Recently I came across an intriguing quote from the 18th century author, Henri David Thoreau, which touched on a theme prominent in the scriptures. “Could a greater miracle take place than for us, for an instant, to look through each other’s eyes.” Thoreau was getting at the difference between seeing and understanding, between looking at the face of another and understanding something of the thoughts and feelings going on behind that face.
The metaphor can be switched from eyes to ears; that is, hearing through another’s ears. Here we come up against another difference, that between hearing and listening. Hearing simply registers the sounds coming from another’s mouth; listening tries to take in that person’s understanding of those words.
An example of these contrasts appears in the Book of Genesis where we read of Abraham’s gracious treatment of the stranger coming in off the desert. In the hospitable moves he makes — feeding, sheltering, making a fuss — Abraham is putting himself in the traveller’s place, responding to the world as it’s seen through this visitor’s eyes. The Patriarch is listening and not just hearing, understanding and not just seeing.
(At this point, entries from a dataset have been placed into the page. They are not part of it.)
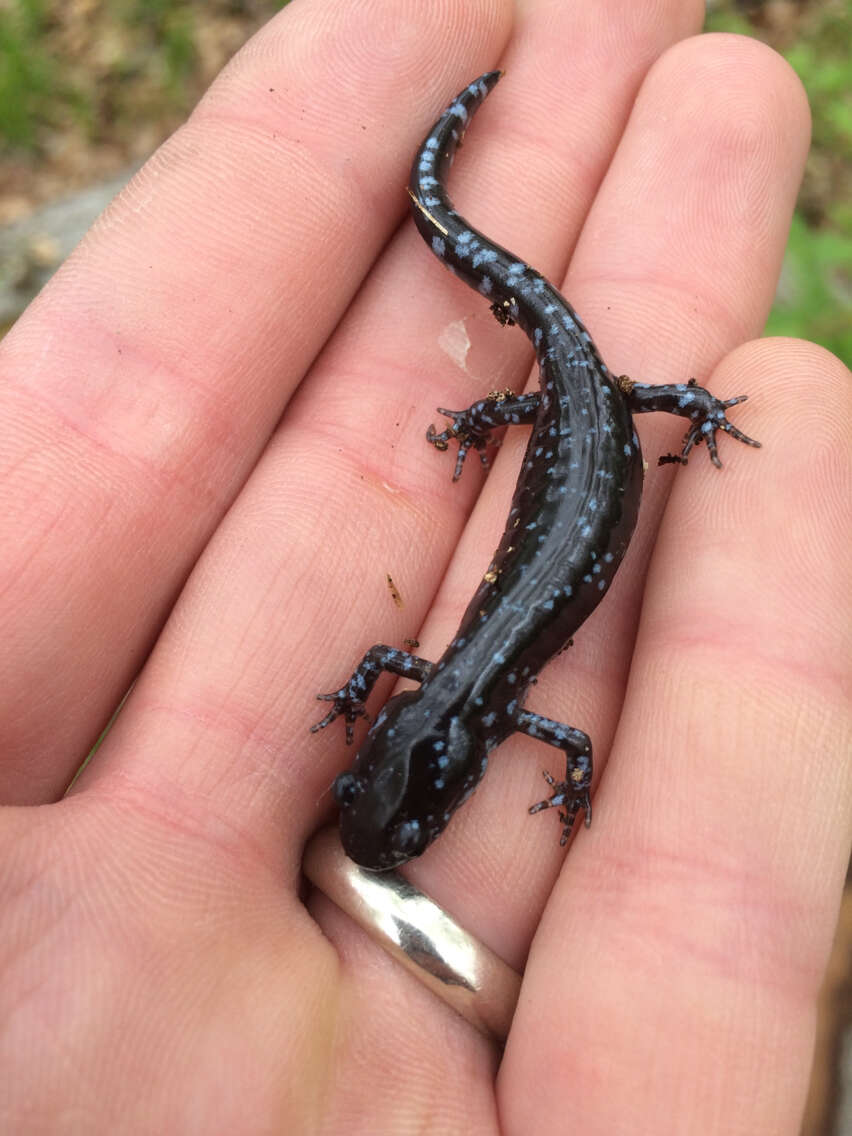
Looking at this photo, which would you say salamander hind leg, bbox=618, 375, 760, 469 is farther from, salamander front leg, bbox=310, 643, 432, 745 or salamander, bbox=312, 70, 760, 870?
salamander front leg, bbox=310, 643, 432, 745

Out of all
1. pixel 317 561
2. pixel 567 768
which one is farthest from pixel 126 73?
pixel 567 768

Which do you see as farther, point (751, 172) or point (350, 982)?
point (751, 172)

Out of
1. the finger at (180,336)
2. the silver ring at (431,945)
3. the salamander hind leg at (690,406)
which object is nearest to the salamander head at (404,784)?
the silver ring at (431,945)

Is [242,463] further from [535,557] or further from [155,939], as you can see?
[155,939]

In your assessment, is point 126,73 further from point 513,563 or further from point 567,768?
point 567,768

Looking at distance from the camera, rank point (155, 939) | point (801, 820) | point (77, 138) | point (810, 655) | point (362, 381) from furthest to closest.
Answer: point (77, 138)
point (362, 381)
point (810, 655)
point (801, 820)
point (155, 939)

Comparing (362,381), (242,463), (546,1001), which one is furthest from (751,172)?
(546,1001)

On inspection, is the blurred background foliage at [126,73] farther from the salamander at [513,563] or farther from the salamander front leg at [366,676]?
the salamander front leg at [366,676]
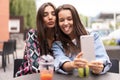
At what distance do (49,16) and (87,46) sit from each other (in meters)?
0.57

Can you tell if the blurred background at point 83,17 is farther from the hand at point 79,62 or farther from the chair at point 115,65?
the hand at point 79,62

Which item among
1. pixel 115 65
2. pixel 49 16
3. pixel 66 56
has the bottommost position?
pixel 115 65

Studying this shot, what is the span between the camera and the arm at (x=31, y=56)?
6.90ft

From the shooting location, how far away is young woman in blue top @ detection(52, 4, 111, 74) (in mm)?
1867

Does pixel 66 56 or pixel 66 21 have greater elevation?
pixel 66 21

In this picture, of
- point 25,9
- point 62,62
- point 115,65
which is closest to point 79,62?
point 62,62

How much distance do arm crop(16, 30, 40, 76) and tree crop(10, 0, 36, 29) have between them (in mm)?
17090

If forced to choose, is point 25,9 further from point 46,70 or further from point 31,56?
point 46,70

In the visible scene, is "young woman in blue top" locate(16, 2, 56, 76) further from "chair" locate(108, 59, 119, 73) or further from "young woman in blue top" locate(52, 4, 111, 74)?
"chair" locate(108, 59, 119, 73)

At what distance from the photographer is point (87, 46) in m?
1.61

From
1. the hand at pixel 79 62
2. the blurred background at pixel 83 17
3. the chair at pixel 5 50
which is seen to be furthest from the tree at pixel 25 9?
the hand at pixel 79 62

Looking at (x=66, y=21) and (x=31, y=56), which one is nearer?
(x=66, y=21)

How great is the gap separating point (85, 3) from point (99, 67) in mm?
14840

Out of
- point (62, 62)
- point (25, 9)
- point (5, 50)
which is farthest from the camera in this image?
point (25, 9)
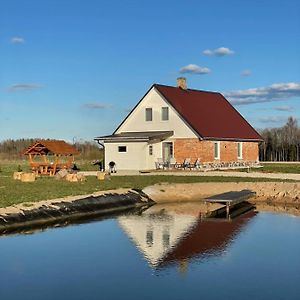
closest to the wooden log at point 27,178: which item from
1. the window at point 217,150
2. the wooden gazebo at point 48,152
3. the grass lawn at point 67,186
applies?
the grass lawn at point 67,186

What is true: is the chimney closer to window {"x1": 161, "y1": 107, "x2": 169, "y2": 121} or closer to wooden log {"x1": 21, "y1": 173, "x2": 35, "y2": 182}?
window {"x1": 161, "y1": 107, "x2": 169, "y2": 121}

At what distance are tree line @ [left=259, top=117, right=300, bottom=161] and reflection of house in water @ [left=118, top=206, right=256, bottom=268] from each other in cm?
3324

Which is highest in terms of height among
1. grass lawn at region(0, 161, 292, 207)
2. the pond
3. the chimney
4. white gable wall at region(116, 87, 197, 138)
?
the chimney

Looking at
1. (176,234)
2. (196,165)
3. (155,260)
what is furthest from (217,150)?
(155,260)

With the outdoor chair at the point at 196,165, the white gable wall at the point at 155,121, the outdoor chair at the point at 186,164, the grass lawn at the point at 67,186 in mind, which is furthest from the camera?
the white gable wall at the point at 155,121

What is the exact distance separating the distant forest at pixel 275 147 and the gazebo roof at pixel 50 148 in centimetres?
1136

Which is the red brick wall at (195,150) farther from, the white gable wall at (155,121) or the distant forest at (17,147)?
the distant forest at (17,147)

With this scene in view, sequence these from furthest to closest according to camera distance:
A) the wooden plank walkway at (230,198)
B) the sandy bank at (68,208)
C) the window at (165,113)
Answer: the window at (165,113)
the wooden plank walkway at (230,198)
the sandy bank at (68,208)

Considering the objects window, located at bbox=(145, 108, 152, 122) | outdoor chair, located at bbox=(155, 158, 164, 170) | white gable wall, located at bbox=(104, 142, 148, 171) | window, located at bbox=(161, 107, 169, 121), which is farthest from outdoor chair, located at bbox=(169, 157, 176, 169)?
window, located at bbox=(145, 108, 152, 122)

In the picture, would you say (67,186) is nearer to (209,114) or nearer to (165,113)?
(165,113)

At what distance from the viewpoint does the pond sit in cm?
994

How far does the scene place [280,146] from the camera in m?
56.8

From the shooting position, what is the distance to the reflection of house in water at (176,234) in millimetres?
13016

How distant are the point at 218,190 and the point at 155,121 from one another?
12760 millimetres
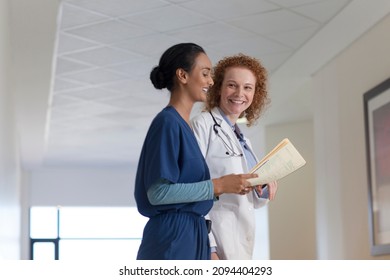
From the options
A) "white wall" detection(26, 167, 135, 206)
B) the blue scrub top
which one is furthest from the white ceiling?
"white wall" detection(26, 167, 135, 206)

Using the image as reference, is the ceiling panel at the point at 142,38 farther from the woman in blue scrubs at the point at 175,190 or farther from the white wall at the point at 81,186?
the white wall at the point at 81,186

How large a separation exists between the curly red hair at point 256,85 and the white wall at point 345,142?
2719mm

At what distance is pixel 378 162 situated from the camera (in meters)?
5.34

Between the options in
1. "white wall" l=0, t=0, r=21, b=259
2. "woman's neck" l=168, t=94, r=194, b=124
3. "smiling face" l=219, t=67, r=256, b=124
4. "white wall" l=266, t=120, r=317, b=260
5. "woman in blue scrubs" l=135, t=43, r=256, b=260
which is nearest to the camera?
"woman in blue scrubs" l=135, t=43, r=256, b=260

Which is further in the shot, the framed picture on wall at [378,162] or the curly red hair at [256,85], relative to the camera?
the framed picture on wall at [378,162]

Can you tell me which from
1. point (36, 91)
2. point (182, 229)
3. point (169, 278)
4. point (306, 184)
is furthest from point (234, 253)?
point (306, 184)

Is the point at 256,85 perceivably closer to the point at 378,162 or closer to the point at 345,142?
the point at 378,162

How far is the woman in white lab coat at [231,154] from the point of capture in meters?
2.45

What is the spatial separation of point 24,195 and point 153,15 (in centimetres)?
771

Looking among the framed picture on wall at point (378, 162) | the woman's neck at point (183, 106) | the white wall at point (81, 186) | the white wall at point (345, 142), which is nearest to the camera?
the woman's neck at point (183, 106)

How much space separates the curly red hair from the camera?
2.64 meters

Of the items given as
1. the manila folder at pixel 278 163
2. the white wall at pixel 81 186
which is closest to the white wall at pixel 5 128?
the manila folder at pixel 278 163

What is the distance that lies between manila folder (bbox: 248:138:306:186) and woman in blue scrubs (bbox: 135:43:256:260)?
5cm

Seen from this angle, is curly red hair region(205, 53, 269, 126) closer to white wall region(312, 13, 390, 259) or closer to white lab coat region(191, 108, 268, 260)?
white lab coat region(191, 108, 268, 260)
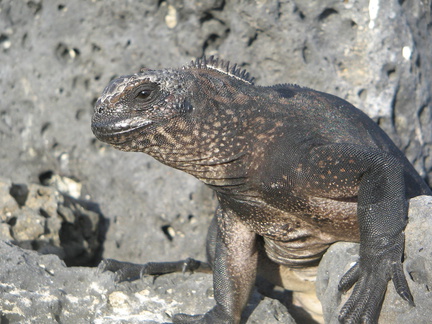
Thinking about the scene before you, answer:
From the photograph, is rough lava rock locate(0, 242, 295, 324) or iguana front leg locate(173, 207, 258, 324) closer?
rough lava rock locate(0, 242, 295, 324)

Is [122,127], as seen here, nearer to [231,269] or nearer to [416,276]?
[231,269]

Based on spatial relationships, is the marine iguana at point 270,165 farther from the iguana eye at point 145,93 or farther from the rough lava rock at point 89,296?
the rough lava rock at point 89,296

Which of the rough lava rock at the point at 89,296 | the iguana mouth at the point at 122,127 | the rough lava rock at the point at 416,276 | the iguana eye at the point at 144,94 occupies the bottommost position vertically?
the rough lava rock at the point at 89,296

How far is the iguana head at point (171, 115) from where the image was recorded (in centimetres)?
300

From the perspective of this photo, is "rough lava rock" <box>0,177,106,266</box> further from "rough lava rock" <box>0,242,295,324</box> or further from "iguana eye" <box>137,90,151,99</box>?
"iguana eye" <box>137,90,151,99</box>

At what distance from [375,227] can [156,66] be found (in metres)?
3.15

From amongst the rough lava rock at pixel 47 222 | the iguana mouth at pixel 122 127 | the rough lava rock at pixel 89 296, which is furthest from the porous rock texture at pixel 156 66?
the iguana mouth at pixel 122 127

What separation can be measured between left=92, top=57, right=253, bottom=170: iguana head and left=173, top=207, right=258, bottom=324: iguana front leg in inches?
27.5

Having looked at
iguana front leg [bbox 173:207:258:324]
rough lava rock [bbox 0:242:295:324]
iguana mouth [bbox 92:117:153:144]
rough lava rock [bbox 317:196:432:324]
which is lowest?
rough lava rock [bbox 0:242:295:324]

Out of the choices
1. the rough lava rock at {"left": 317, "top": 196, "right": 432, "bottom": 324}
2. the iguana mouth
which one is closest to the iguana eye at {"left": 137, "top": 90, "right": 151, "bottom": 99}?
the iguana mouth

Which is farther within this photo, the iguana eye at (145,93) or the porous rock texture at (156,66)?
the porous rock texture at (156,66)

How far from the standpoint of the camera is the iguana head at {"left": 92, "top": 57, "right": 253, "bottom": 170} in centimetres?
300

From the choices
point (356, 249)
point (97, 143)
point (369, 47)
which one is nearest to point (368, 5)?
point (369, 47)

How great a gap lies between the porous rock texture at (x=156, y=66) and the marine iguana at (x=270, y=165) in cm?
130
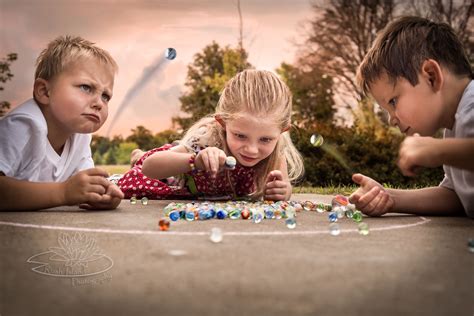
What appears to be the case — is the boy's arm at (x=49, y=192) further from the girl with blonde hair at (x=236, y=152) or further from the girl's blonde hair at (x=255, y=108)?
the girl's blonde hair at (x=255, y=108)

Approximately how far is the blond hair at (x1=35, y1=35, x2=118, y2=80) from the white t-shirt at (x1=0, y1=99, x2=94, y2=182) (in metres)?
0.12

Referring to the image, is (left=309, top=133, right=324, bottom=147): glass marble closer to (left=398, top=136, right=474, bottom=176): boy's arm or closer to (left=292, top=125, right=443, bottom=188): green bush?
(left=398, top=136, right=474, bottom=176): boy's arm

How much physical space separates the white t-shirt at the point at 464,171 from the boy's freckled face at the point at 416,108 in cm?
7

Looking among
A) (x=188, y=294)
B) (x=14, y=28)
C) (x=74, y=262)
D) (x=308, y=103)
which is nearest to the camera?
(x=188, y=294)

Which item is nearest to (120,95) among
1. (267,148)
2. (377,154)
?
(267,148)

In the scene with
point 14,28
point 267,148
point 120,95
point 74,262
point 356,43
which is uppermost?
point 356,43

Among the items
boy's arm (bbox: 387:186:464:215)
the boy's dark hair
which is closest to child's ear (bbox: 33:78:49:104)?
the boy's dark hair

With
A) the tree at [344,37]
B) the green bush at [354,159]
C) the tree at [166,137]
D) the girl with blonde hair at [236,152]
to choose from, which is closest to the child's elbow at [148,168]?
the girl with blonde hair at [236,152]

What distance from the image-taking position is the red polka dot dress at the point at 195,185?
2484mm

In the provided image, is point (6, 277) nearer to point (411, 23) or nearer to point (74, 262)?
point (74, 262)

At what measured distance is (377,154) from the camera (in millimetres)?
3842

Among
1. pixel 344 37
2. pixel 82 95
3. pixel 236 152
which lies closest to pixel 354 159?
pixel 344 37

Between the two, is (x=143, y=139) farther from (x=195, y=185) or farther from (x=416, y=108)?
(x=416, y=108)

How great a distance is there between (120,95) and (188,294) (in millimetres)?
1140
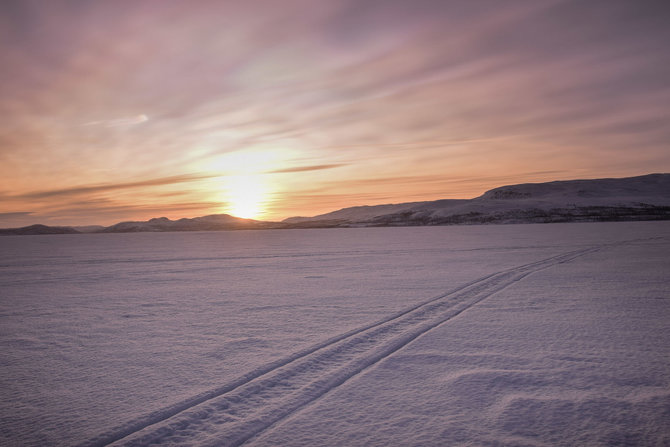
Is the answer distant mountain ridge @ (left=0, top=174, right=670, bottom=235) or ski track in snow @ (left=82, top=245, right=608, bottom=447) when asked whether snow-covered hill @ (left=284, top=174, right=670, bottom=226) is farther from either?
ski track in snow @ (left=82, top=245, right=608, bottom=447)

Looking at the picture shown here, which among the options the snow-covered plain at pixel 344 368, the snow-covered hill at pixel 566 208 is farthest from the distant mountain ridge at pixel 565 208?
the snow-covered plain at pixel 344 368

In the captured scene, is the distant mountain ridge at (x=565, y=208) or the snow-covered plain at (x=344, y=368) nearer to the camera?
the snow-covered plain at (x=344, y=368)

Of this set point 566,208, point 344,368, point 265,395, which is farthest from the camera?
point 566,208

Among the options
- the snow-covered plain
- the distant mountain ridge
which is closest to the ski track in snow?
the snow-covered plain

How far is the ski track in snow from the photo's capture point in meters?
2.88

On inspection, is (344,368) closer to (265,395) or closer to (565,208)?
(265,395)

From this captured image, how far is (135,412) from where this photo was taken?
3256 millimetres

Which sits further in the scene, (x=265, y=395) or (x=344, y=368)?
(x=344, y=368)

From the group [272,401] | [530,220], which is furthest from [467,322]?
[530,220]

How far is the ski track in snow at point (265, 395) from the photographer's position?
9.45ft

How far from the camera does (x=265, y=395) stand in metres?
3.48

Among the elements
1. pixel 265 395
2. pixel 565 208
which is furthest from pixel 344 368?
pixel 565 208

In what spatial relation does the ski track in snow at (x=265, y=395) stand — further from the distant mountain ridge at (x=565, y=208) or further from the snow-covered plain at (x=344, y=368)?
the distant mountain ridge at (x=565, y=208)

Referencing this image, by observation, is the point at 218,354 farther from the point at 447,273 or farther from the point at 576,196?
the point at 576,196
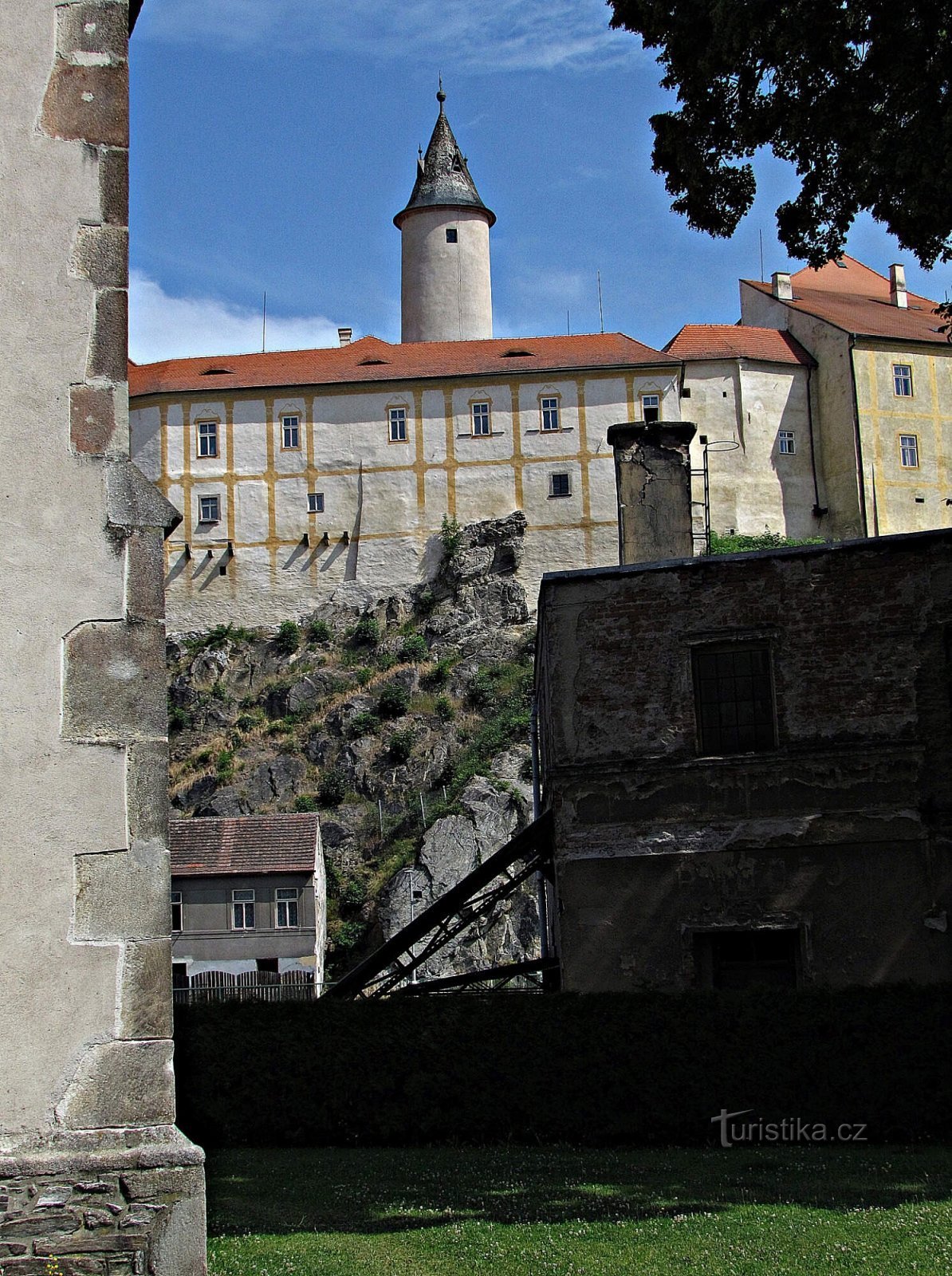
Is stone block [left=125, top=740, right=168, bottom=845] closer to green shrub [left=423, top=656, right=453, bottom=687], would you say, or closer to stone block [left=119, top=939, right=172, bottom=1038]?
stone block [left=119, top=939, right=172, bottom=1038]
The story of Martha and Mary in Luke’s gospel is another instance of this difference. Jesus praises how attentively Mary listens to Him as opposed to the busy Martha’s simply hearing. Mary is tuning into Jesus inner life, trying to listen to what Jesus is listening to. Moving more to the inside of Jesus’ thoughts and feelings, she has immersed herself in Jesus’ very presence.
At least two lessons emerge here, the first how attentive we are to those around us. In his sensitivity, Abraham reads the needs of his guest. He worked at seeing the world through the stranger’s eyes. Mary too paid deeper attention as she listened more than just heard. Both she and Abraham are taking in more than the exteriors of these people they encounter. Through their engaged listening, they enter more fully into the inner world of this visiting stranger and this proclaiming Jesus.
The second takeaway involves prayer. When coming before the Lord Jesus, how much “listening” am I doing? Can I be a bit more receptive to His ever present Spirit moving within me? Can I immerse myself deeper in Jesus’ person so as to hear something of what He’s hearing. In a conference on humility, Vincent echoes just this, “So then, speak to us, Lord, speak to us Yourself; we’re here as so many servants who are listening.” (Vol: 12, p. 166, April 18, 1659).
Can we imagine ourselves taking in the world through The Lord’s eyes so as to hear and see more of what He does — the glory of His Father as it shines through all creation.